• SET TASK 1: According to the retirement plan text, why might an employer not want to encourage employees to join the plan?
• SET TASK 2: Copy the part of the retirement plan text starting with "There is, however, another" and going on through "to support this.", replacing "turnover expense" with "turnover cost".

• TEXT PROVIDED:
If you have something to hide, this is a good strategy. For example, if your plan expenses are high or if you offer a safe harbor match you don’t want employees to take advantage of, burying the information in a wad of legal jargon might be the best way to go. You might not want to encourage employees to join the plan, because new participants start with such low balances that they don’t generate enough revenue sharing to offset the recordkeeping costs.

There is, however, another school of thought, one that believes operating a great retirement plan is both the right thing to do, and that it makes good economic sense. Arguments in favor of this approach include:

  • Studies suggest employees engaged with their employer’s retirement plan are less likely to quit.  Reducing turnover expense is obviously a good thing.
  • Other studies suggest employees who feel they are on track to a financially secure future are less distracted in the workplace and consequently are more productive.
  • Others point to the high costs associated with older workers remaining in the workplace; higher compensation and health care costs, and fewer opportunities to bring in new replacement talent. Many older workers would opt to retire earlier if they had the account balances necessary to support this.
  • A successful retirement plan can be a powerful recruitment tool. You can make the case to a prospective hire that helping employees achieve financial independence is part of your organizational culture.

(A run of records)
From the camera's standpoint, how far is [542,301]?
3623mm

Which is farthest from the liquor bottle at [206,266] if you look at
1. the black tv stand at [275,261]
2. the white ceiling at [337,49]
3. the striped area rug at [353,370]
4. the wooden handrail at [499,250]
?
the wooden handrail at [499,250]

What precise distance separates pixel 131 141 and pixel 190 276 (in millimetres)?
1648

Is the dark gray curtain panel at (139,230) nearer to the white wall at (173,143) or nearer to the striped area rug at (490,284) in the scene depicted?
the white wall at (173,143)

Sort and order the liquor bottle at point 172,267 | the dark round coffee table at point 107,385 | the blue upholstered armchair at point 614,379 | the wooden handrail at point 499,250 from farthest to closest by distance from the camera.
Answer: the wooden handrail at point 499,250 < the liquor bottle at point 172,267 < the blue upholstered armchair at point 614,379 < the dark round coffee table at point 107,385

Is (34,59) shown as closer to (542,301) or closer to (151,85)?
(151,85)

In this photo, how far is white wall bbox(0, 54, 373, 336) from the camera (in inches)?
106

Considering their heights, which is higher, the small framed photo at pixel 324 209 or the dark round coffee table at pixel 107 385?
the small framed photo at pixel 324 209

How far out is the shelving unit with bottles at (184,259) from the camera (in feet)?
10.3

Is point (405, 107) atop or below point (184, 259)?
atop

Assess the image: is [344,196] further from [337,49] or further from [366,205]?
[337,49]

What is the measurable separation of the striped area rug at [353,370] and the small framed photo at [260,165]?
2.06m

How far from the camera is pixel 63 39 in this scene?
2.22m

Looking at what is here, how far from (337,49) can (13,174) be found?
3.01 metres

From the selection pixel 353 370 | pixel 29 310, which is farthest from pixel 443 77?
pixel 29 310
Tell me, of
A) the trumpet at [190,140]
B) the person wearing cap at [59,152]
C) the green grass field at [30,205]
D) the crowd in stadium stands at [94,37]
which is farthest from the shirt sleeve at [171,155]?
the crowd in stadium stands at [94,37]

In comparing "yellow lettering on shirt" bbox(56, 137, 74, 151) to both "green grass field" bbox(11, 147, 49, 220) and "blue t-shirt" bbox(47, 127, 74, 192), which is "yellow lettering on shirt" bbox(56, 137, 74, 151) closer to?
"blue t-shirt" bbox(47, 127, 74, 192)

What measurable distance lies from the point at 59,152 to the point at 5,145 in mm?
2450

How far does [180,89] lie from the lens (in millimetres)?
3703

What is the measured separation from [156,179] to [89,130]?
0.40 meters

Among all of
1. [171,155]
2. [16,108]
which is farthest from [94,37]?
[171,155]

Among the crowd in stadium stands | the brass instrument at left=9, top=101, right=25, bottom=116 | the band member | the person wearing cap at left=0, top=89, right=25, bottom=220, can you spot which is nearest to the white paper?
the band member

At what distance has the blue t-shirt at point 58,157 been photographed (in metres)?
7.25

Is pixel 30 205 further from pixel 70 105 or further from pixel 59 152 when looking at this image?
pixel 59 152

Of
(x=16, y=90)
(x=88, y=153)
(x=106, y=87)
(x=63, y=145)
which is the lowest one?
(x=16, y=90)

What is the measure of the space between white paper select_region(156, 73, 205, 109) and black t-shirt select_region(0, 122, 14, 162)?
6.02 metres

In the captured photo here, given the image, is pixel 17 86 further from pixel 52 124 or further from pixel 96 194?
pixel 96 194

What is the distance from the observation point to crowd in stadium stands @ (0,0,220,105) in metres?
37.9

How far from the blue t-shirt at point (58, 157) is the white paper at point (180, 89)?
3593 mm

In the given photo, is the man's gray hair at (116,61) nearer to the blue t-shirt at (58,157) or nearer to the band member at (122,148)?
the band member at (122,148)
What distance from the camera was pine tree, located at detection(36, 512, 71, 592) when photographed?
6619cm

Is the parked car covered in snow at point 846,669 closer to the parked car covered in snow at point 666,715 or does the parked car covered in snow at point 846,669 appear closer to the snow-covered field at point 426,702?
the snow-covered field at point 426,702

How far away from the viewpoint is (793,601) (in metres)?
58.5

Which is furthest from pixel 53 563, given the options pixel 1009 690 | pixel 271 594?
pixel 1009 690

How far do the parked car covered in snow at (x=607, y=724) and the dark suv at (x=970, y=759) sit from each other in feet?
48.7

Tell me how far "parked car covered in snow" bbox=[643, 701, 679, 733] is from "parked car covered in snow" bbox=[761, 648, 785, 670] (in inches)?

• CORRECT RESPONSE 1: New participants start with such low balances that they don't generate enough revenue sharing to offset the recordkeeping costs.

• CORRECT RESPONSE 2:
There is, however, another school of thought, one that believes operating a great retirement plan is both the right thing to do, and that it makes good economic sense. Arguments in favor of this approach include:

  • Studies suggest employees engaged with their employer’s retirement plan are less likely to quit.  Reducing turnover cost is obviously a good thing.
  • Other studies suggest employees who feel they are on track to a financially secure future are less distracted in the workplace and consequently are more productive.
  • Others point to the high costs associated with older workers remaining in the workplace; higher compensation and health care costs, and fewer opportunities to bring in new replacement talent. Many older workers would opt to retire earlier if they had the account balances necessary to support this.